Joseph was originally recommended for the Albert Medal by the State Cabinet to the Governor of Victoria, who passed it on to the Home Office. In August 1909, Joseph accepted a new job of drill assistant in the Victorian Mining Department and was awarded the 1909 Clarke Gold Medal, the highest award of the Royal Humane Society of Australia. On 14th October, he was presented wiht the Victorian Mining Department Certificate for Bravery by the Governor of Victoria, as well as a gold medal from the miners of Dundas, Tasmania, and an illuminated address and cheque for £170.

In November 1909, Joseph learned that he had been awarded the Edward Medal First Class, instead of the Albert Medal. He was not the first Australian to be awarded the Edward Medal, but was the first Australian-born recipient. On 25th January 1910, Joseph received his medal from the Govenor of Victoria at Bendigo Town Hall.

Little is known of Davies’ later life. He remained a bachelor and attempted to become a farmer. Unfortunately, due to being a long term sufferer of bronchitis, this was doomed to failure. Dogged by ill-health, whilst staying with his sister at Parkville, on 16th November 1919, he passed away. He was buried in an unmarked grave plot owned by his grandmother in Brighton General Cemetery. Joseph lay in the unmarked grave until following a campaign started in 2004 by a descendant Faye Guthrie and researcher Paul Street, raised the money to have it marked. On 13th September 2015 the plaque was unveiled at Brighton General Cemetery by David Southwick, the Liberal MP for Caulfield.

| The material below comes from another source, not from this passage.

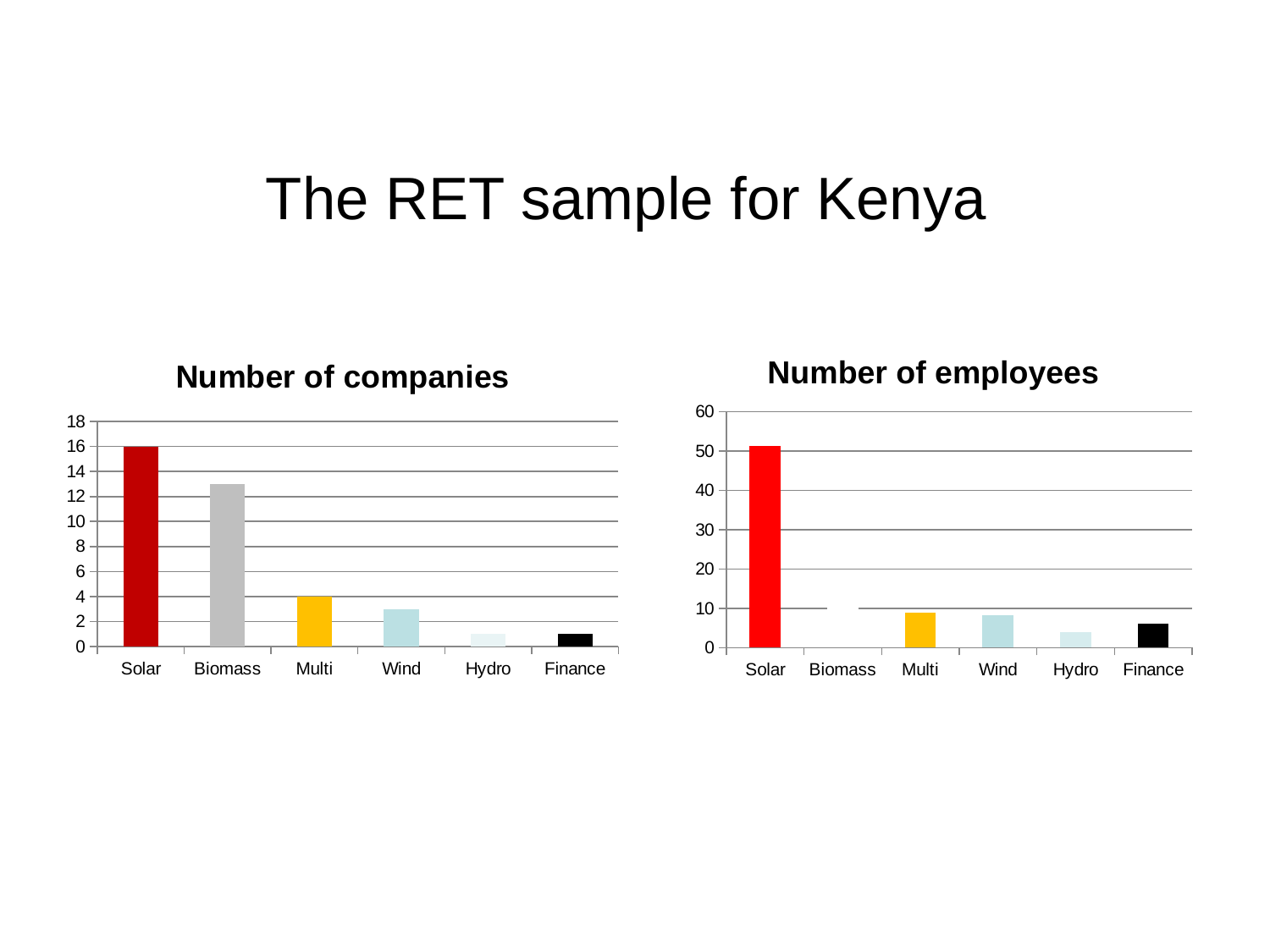
In the "Number of employees" chart, which category has the highest value? Solar In the "Number of companies" chart, is the value for Biomass greater or less than 12? greater In the "Number of companies" chart, what is the value for Multi? 4 What is the title of the chart on the right side of the slide? Number of employees In the "Number of companies" chart, what is the value for Solar? 16 In the "Number of companies" chart, which category has the highest value? Solar In the "Number of employees" chart, is the value for Solar greater or less than 50? greater What kind of chart is the "Number of companies" chart? bar chart In the "Number of employees" chart, is the value for Hydro greater or less than 10? less In the "Number of employees" chart, which is larger, Multi or Hydro? Multi In the "Number of companies" chart, which is larger, Biomass or Multi? Biomass How many categories are shown on the x axis of the "Number of companies" chart? 6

On the 16th July, 1909, three men were employed at the bottom of a shaft in a gold mine at Bendigo, Australia. They had prepared two holes for blasting, aud the charges had been placed. Two of the men, Darcey and Davis, had retired to a place of safety; Allen, the third man, remained to set fire to the charges. Having done this, he proceeded to climb up the ladder to a safe place; but, on reaching the top, fell back to the bottom of the shaft. Davis at once descended the ladder, and found Allen lying right on top of the two holes containing the charges. He seized him, and dragged him to the east end of the shaft, and lay on the top of him to keep him still. Both the charges exploded, and Allen, who had broken his leg, was hauled to the surface. Davis, refusing any assistance, climbed the ladder to the surface, changed his clothes, and went quietly home. Davis’s action was an exceptionally brave one, as he knew perfectly well that the explosion of the charges was imminent.